Section 16. Covenant Not To Compete.
The Executive hereby covenants and agrees that, in the event of his termination of employment
with the Bank prior to the expiration of the Employment Period, for a period of one year following
the date of his termination of employment with the Bank, he shall not, without the written consent
of the Company, become an officer, employee, consultant, director or trustee of any savings bank,
savings and loan association, savings and loan holding company, bank or bank holding company, or
any direct or indirect subsidiary or affiliate of any such entity, that entails working within any
city or county in the State of New Jersey or any other county in which the Company or the Bank
maintains an office (“Competitive Market”); provided, however, that this section 16 shall not apply
if the Executive is entitled to the Additional Termination Entitlements.
Page 16 of 24
Section 17. Confidentiality.
Unless he obtains the prior written consent of the Company, the Executive shall keep
confidential and shall refrain from using for the benefit of himself, or any person or entity other
than the Company or any entity which is a subsidiary of the Company or of which the Company is a
subsidiary, any material document or information obtained from the Company, or from its parent or
subsidiaries, in the course of his employment with any of them concerning their properties,
operations
or business (unless such document or information is readily ascertainable from public or
published information or trade sources or has otherwise been made available to the public through
no fault of his own) until the same ceases to be material (or becomes so ascertainable or
available); provided, however, that nothing in this section 17 shall prevent the Executive, with or
without the Company’s consent, from participating in or disclosing documents or information in
connection with any judicial or administrative investigation, inquiry or proceeding to the extent
that such participation or disclosure is required under applicable law.
Section 18. Solicitation.
The Executive hereby covenants and agrees that, for a period of one year following his
termination of employment with the Bank, he shall not, without the written consent of the Company
and the Bank, either directly or indirectly:
(a) solicit, offer employment to, or take any other action intended, or that a reasonable
person acting in like circumstances would expect, to have the effect of causing any officer or
employee of the Company, the Bank or any of their respective subsidiaries or affiliates to
terminate his or her employment and accept employment or become affiliated with, or provide
services for compensation in any capacity whatsoever to, any savings bank, savings and loan
association, bank, bank holding company, savings and loan holding company, or other institution
engaged in the business of accepting deposits or making loans, that conducts business within the
Competitive Market;
(b) provide any information, advice or recommendation with respect to any such officer or
employee to any savings bank, savings and loan association, bank, bank holding company, savings and
loan holding company, or other institution engaged in the business of accepting deposits, or making
loans, that conducts business within the Competitive Market, that is intended, or that a reasonable
person acting in like circumstances would expect, to have the effect of causing such officer to
terminate his employment and accept employment or become affiliated with, or provide services for
compensation in any capacity whatsoever to such other entity;
(c) solicit, provide any information, advice or recommendation or take any other action
intended, or that a reasonable person acting in like circumstances would expect, to have the effect
of causing any customer of the Company to terminate an existing business or commercial relationship
with the Company.
Section 19. No Effect on Employee Benefit Plans or Programs.

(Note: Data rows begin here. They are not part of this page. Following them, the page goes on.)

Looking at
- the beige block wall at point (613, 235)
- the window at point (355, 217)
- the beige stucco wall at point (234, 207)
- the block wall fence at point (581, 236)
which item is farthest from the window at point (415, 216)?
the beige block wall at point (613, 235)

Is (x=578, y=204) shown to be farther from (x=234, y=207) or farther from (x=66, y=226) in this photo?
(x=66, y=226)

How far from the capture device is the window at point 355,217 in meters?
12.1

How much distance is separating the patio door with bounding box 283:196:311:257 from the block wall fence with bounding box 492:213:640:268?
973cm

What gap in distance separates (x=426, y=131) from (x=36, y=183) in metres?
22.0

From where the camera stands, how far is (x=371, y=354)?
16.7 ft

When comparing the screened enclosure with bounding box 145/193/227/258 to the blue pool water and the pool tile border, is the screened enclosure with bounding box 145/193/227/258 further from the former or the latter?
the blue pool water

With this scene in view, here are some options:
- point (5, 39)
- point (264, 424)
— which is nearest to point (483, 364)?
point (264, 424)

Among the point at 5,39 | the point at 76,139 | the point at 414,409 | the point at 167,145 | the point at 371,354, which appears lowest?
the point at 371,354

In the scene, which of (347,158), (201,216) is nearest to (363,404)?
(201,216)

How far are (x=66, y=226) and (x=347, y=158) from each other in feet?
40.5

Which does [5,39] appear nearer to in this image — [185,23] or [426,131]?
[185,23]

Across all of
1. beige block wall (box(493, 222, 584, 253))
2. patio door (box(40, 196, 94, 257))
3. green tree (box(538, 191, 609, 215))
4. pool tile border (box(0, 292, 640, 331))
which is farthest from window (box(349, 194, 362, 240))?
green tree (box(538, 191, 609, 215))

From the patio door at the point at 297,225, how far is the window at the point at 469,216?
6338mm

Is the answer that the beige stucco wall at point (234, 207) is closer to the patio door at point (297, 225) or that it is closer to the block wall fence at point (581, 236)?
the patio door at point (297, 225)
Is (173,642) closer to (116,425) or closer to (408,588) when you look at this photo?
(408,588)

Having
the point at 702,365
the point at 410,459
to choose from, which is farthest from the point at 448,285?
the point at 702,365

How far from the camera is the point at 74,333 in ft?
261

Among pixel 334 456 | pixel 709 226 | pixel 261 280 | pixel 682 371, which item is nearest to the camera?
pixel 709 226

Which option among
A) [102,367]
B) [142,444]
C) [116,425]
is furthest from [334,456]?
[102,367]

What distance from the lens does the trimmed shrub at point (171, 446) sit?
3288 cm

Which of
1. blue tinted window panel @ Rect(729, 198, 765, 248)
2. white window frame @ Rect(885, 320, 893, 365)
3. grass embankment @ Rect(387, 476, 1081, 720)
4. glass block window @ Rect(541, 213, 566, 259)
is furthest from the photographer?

The termination of the Executive’s employment during the term of this Agreement or thereafter,
whether by the Bank or by the Executive, shall have no effect on the rights and obligations
Page 17 of 24
of the
parties hereto under the Bank’s qualified or non-qualified retirement, pension, savings, thrift,
profit-sharing or stock bonus plans, group life, health (including hospitalization, medical and
major medical), dental, accident and long term disability insurance plans or such other employee
benefit plans or programs, or compensation plans or programs, as may be maintained by, or cover
employees of, the Bank from time to time; provided, however, that nothing in this Agreement shall
be deemed to duplicate any compensation or benefits provided under any agreement, plan or program
covering the Executive to which the Bank is a party and any duplicative amount payable under any
such
agreement, plan or program shall be applied as an offset to reduce the amounts otherwise
payable hereunder.
Section 20. Successors and Assigns.
This Agreement will inure to the benefit of and be binding upon the Executive, his legal
representatives and testate or intestate distributees, and the Bank and its successors and assigns,
including any successor by merger or consolidation or a statutory receiver or any other person or
firm or corporation to which all or substantially all of the assets and business of the Bank may be
sold or otherwise transferred. Failure of the Bank to obtain from any successor its express written
assumption of the Bank’s obligations hereunder at least 60 days in advance of the scheduled
effective date of any such succession shall be deemed a material breach of this Agreement.
Section 21. Notices.
Any communication required or permitted to be given under this Agreement, including any
notice, direction, designation, consent, instruction, objection or waiver, shall be in writing and
shall be deemed to have been given at such time as it is delivered personally, or five days after
mailing if mailed, postage prepaid, by registered or certified mail, return receipt requested,
addressed to such party at the address listed below or at such other address as one such party may
by written notice specify to the other party:
Page 18 of 24
If to the Executive:
000 Xxxxxxxxx Xxxx
Xxxxxxxxx, Xxx Xxxxxx 00000
Xxxxxxxxx, Xxx Xxxxxx 00000
If to the Bank:
Xxxxxx City Savings Bank
West 00 Xxxxxxx Xxxx
Xxxxxxx, Xxx Xxxxxx 00000-0000
West 00 Xxxxxxx Xxxx
Xxxxxxx, Xxx Xxxxxx 00000-0000
Attention: Chairman, Human Resources Committee
with a copy to:
Xxxxxxx Xxxxxxxx & Wood llp
Xxx Xxxxx Xxxxxxxxx Xxxxxx
Xxx Xxxx, Xxx Xxxx 00000
Xxx Xxxxx Xxxxxxxxx Xxxxxx
Xxx Xxxx, Xxx Xxxx 00000
Attention: W. Xxxxxx Xxxxxx, Esq.
Section 22. Indemnification for Attorneys’ Fees.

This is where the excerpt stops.